I probably wasn’t being clear about my objective.
Consider a Lasso model, w/ one hyper-parameter λ.
Suppose I have a grid of possible values for λ: G=[0.0, 0.1, …, 1.0]
(Sometimes sklearn includes a default grid, sometimes I make my own grid, sometimes I use another tuning method…)
My objective: find the model w/ the best out-of-sample (OOS) predictive power (where I define “best” as minimum RMSE),
Q: how do I select the optimal hyper-parameter?
- Partition the rows into
train
&test
samples. - For each λ in G, compute the average CV RMSE within X[train,:] using K-fold CV or some other resampling technique.
Note: this means splitting X[train,:] into K-folds.
For each λ I will have a score (CV RMSE). - Select the optimal λ according to some method.
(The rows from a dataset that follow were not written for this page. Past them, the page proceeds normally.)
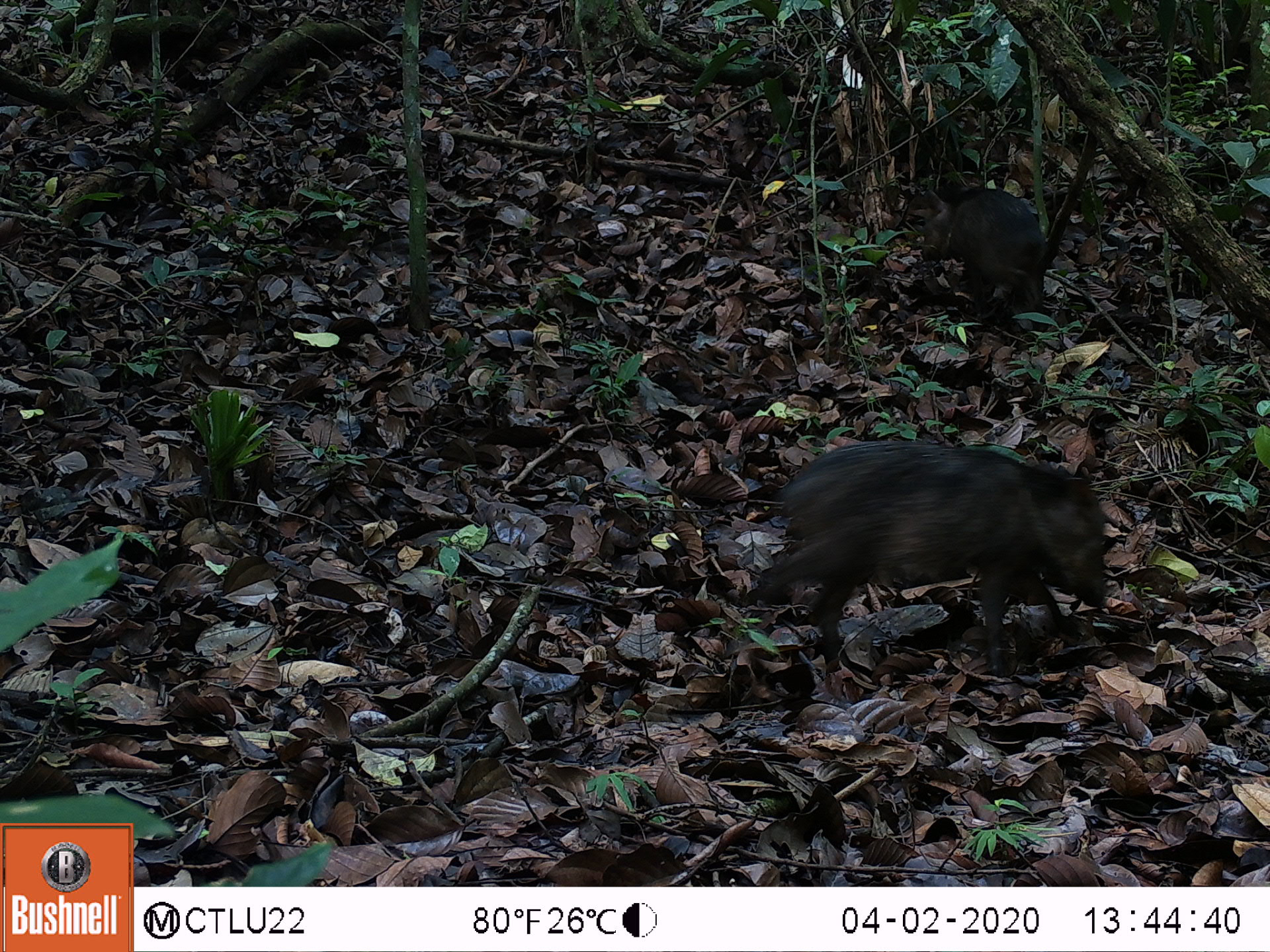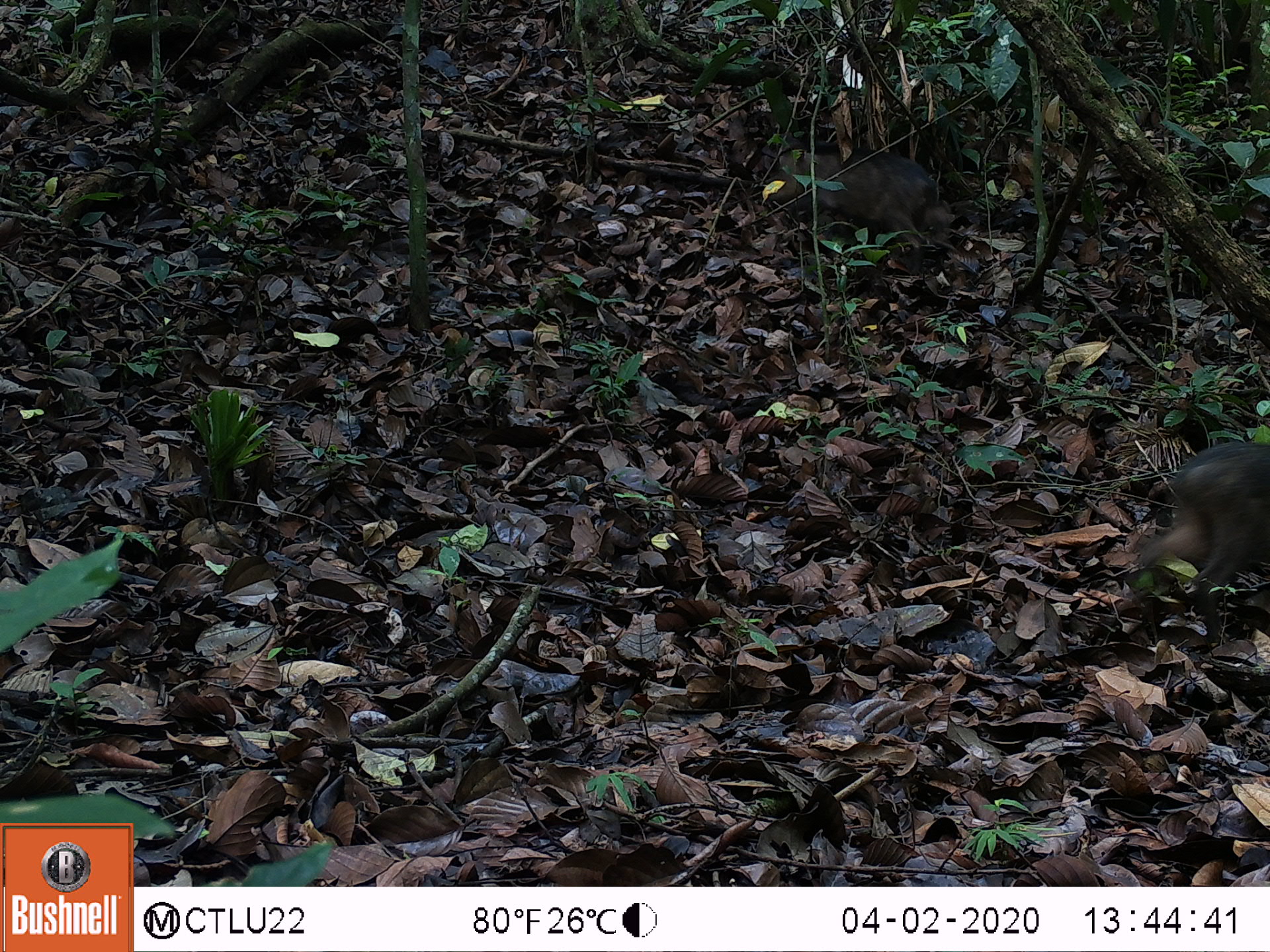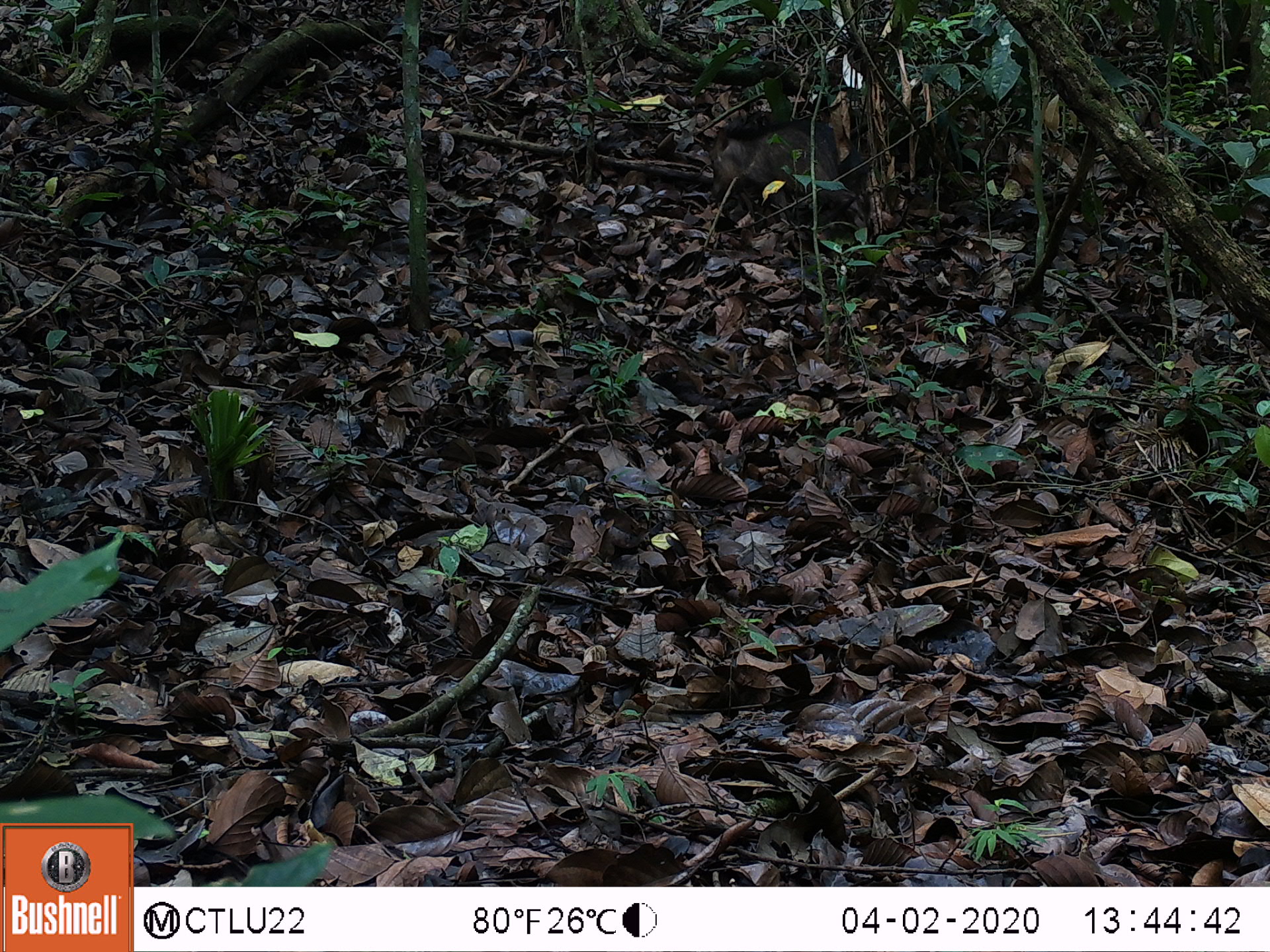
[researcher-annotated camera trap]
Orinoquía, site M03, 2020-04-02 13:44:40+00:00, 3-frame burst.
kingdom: Animalia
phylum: Chordata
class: Mammalia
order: Artiodactyla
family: Tayassuidae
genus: Pecari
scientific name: Pecari tajacu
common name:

Many select the λ w/ the lowest CV RMSE.
Tibshirani et al recommend the λ corresponding to the most parsimonious model (fewest nonzero predictors) w/ CV RMSE 1 standard deviation above the minimum.
A good ML interface allows the user to specify a technique for selecting the optimal λ. - Using the optimal λ, predict y w/ X[test,:] & compute OOS RMSE(y[test], pred).
It might seem a bit redundant.
CV-RMSE is to avoid overfitting during model training.
The 1sd method (for example) is to avoid overfitting during model selection.